2. Désignez un Responsable Conformité ou un Conseil Externe Avant le Début du Calendrier Parlementaire
La culture startup algérienne tend à traiter l’infrastructure juridique comme une préoccupation post-Série A. L’omnibus modifie ce calcul. La Loi 25-11 (juillet 2025) impose déjà un rôle de DPD pour certaines activités de traitement — le non-respect d’une loi déjà adoptée, et non de l’omnibus en attente, constitue une responsabilité immédiate. Plus important encore, une fois que l’omnibus aura été adopté par l’APN (Assemblée Populaire Nationale), les décrets d’application suivront rapidement et les entreprises disposeront d’une courte fenêtre de transition. Les fondateurs disposant déjà d’une fonction conformité — même un conseil externe à temps partiel — pourront répondre en quelques jours ; ceux qui partent de zéro perdront des semaines, voire des clients. L’écosystème Algeria Venture (2 000+ startups labellisées) développe des boîtes à outils, mais les conseils juridiques adaptés à votre architecture spécifique ne sont pas interchangeables.

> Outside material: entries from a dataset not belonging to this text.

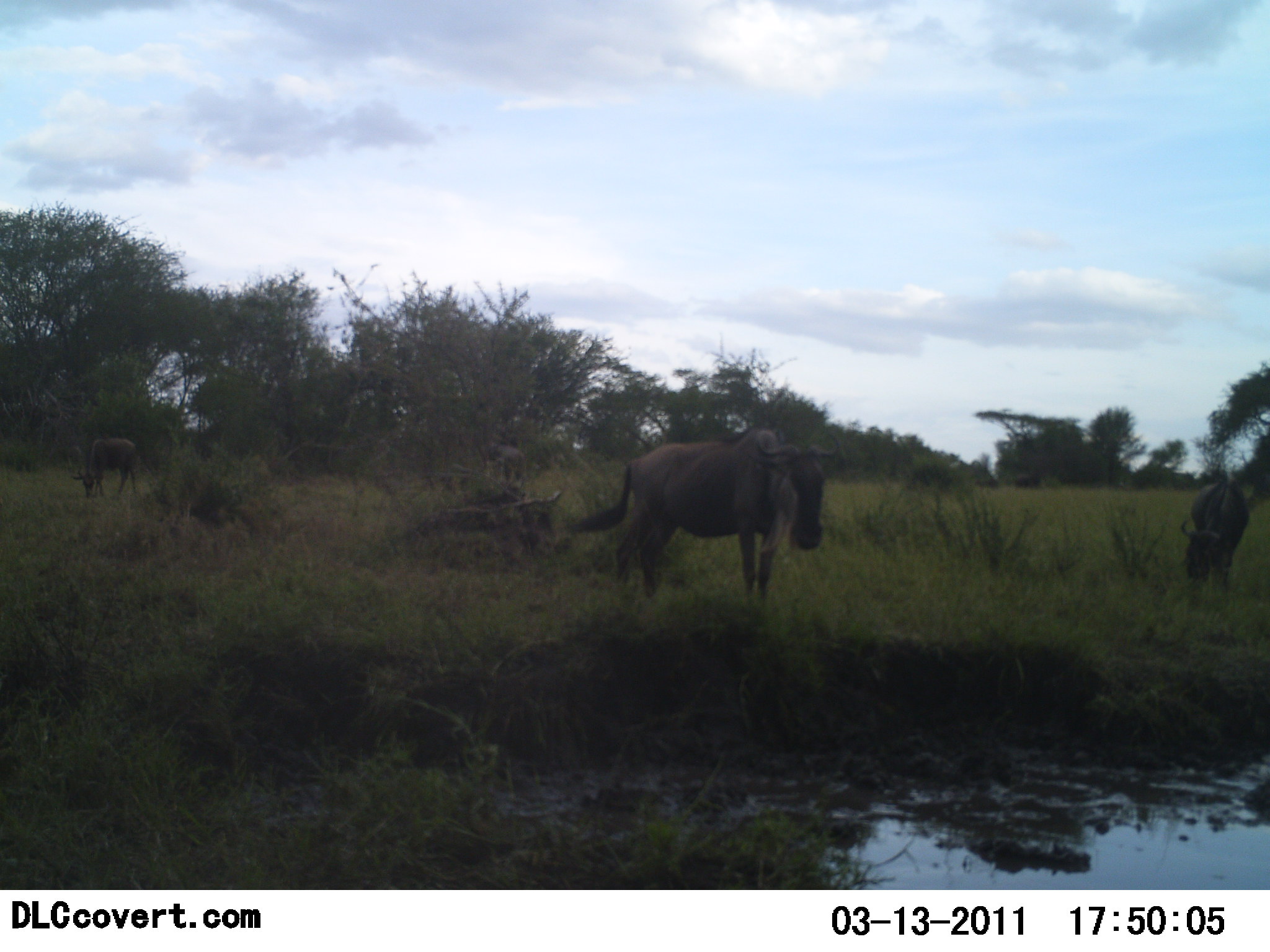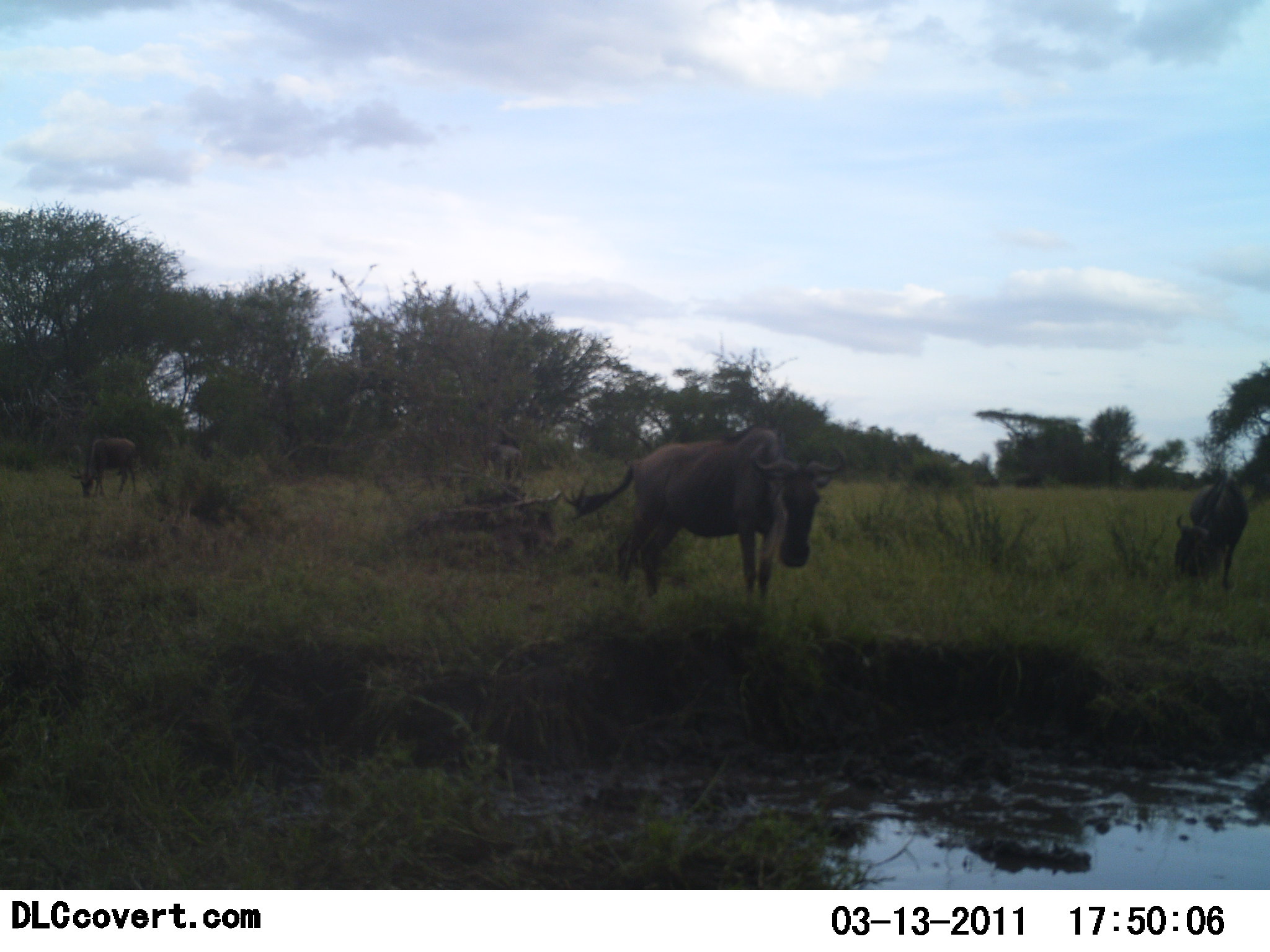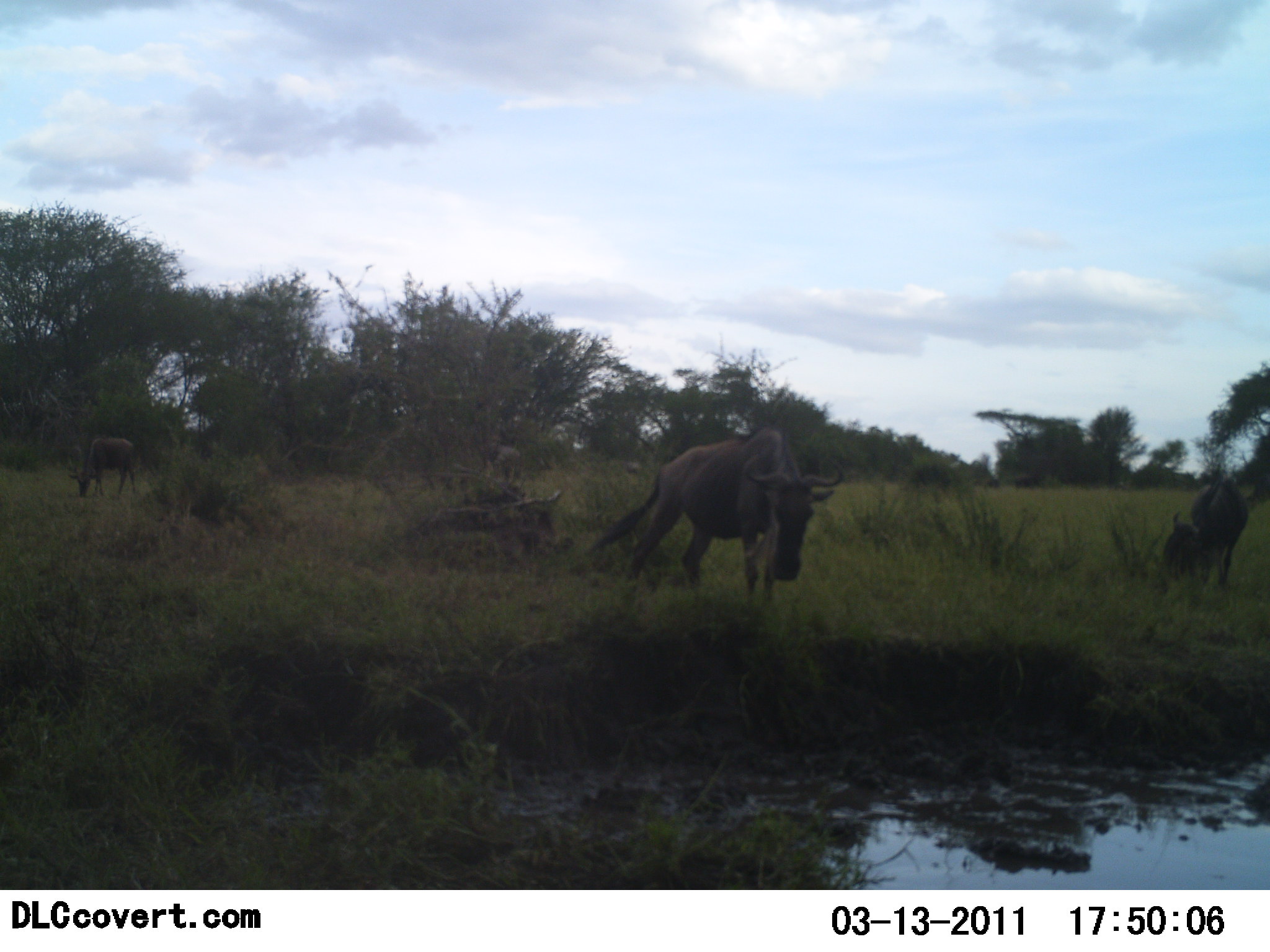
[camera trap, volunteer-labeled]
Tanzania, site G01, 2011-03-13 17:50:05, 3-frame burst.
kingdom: Animalia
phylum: Chordata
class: Mammalia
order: Artiodactyla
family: Bovidae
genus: Connochaetes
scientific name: Connochaetes taurinus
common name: blue wildebeest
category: wildebeest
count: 3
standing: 64%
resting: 7%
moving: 0%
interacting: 0%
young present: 0%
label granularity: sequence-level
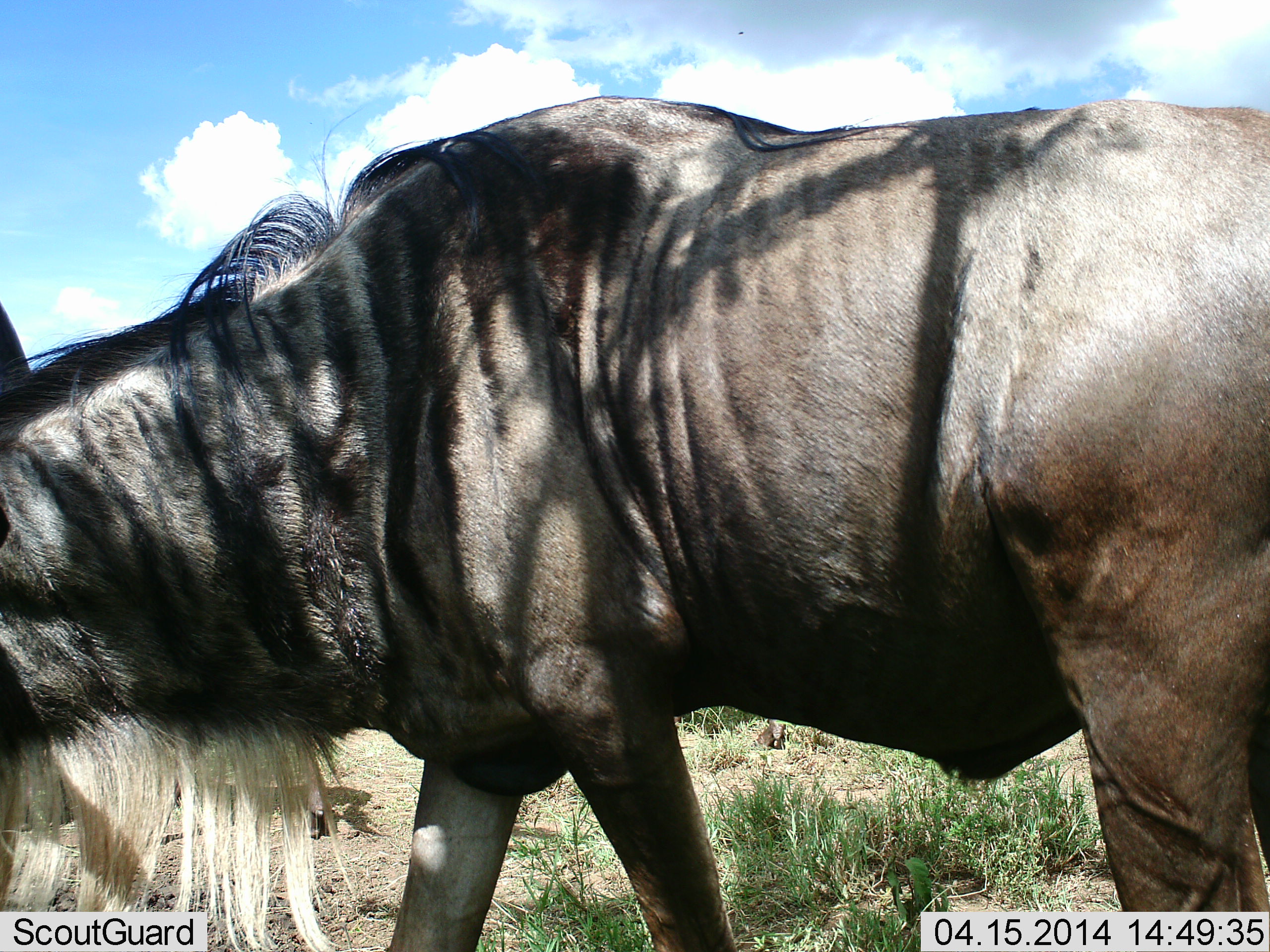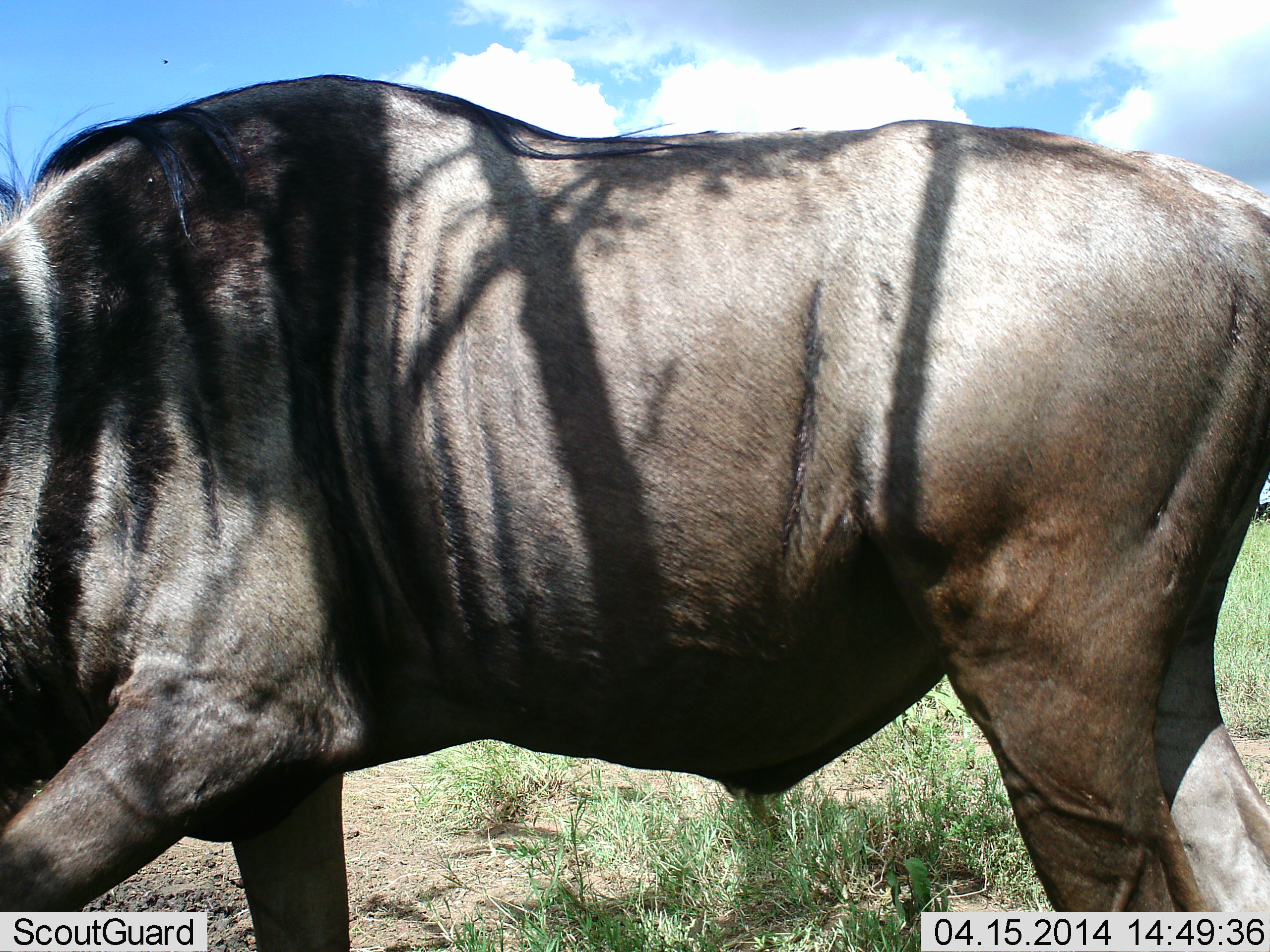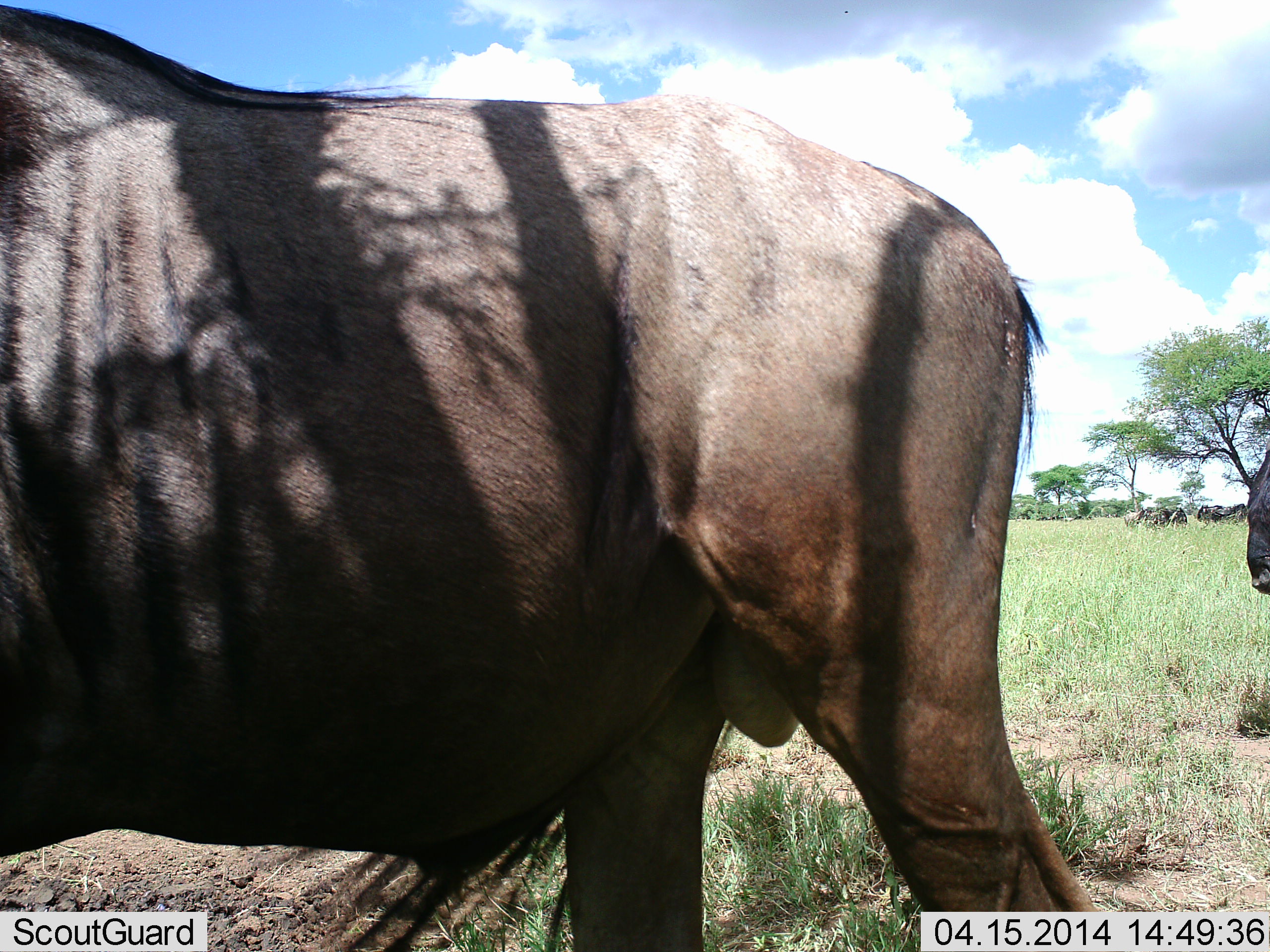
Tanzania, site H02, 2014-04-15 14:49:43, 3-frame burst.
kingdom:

3. Suivez le Parcours Parlementaire et Planifiez le Calendrier d’Intégration
Le projet a été soumis au SGG le 23 janvier 2025. Le processus parlementaire attendu — renvoi à la commission science et technologie de l’APN, auditions publiques, lecture en séance plénière, Sénat — prend généralement 6 à 18 mois pour des projets de cette complexité. Suivez l’avancement sur le site de l’APN et via les annonces officielles de l’APS. Construisez un calendrier de jalons simple : adoption par la commission, première lecture, vote du Sénat, promulgation présidentielle, publication des décrets d’application. Chaque jalon déclenche une urgence de conformité différente pour un axe différent. Les fondateurs dans les services cloud font face à la plus grande incertitude (axe 5) et doivent commencer à modéliser deux scénarios : un régime multicloud permissif et un modèle strict de résidence des données. Les fondateurs fintech ont la plus grande clarté à court terme puisque l’axe 9 s’appuie directement sur l’Instruction 06-2025 déjà adoptée.
Ce que Cela Représente dans le Calendrier de Conformité 2026 de l’Algérie
Le projet de loi numérique omnibus n’arrive pas isolément. Il s’inscrit dans un calendrier réglementaire dense de 12 mois que l’écosystème startup algérien doit naviguer simultanément. L’ANPDP est devenue pleinement opérationnelle en août 2023 et traite activement les notifications de conformité — les entreprises qui n’ont pas encore enregistré leurs activités de traitement auprès de l’autorité sont déjà en infraction à la Loi 18-07. La Loi n°25-11 (juillet 2025) a renforcé le cadre de protection des données avec des mécanismes alignés sur le RGPD. La stratégie numérique nationale « Algérie Numérique 2030 » conduit 500+ projets publics qui nécessiteront de plus en plus des prestataires privés certifiés. Et l’Instruction 06-2025 de la Banque d’Algérie a créé de nouvelles obligations de licences pour les startups adjacentes aux paiements.
L’omnibus n’est donc pas un choc isolé — c’est la consolidation statutaire d’une orientation de conformité vers laquelle l’Algérie évolue depuis trois ans. Les fondateurs qui traitent chaque loi individuelle comme un élément séparé d’une liste de tâches seront perpétuellement réactifs. Ceux qui cartographient les neuf axes comme une architecture unique — données, identité, confiance, sécurité, cloud, transactions, plateformes, paiements et gouvernance — et construisent leur infrastructure produit et juridique en conséquence trouveront dans l’omnibus un accélérateur plutôt qu’une contrainte. L’économie numérique algérienne compte 36,2 millions d’internautes, un taux de pénétration d’internet de 77%, et un mandat politique pour générer un secteur privé post-hydrocarbures. L’infrastructure réglementaire en cours de construction est conçue pour soutenir ce mandat. Les startups qui s’y alignent tôt acquièrent le droit d’opérer à grande échelle.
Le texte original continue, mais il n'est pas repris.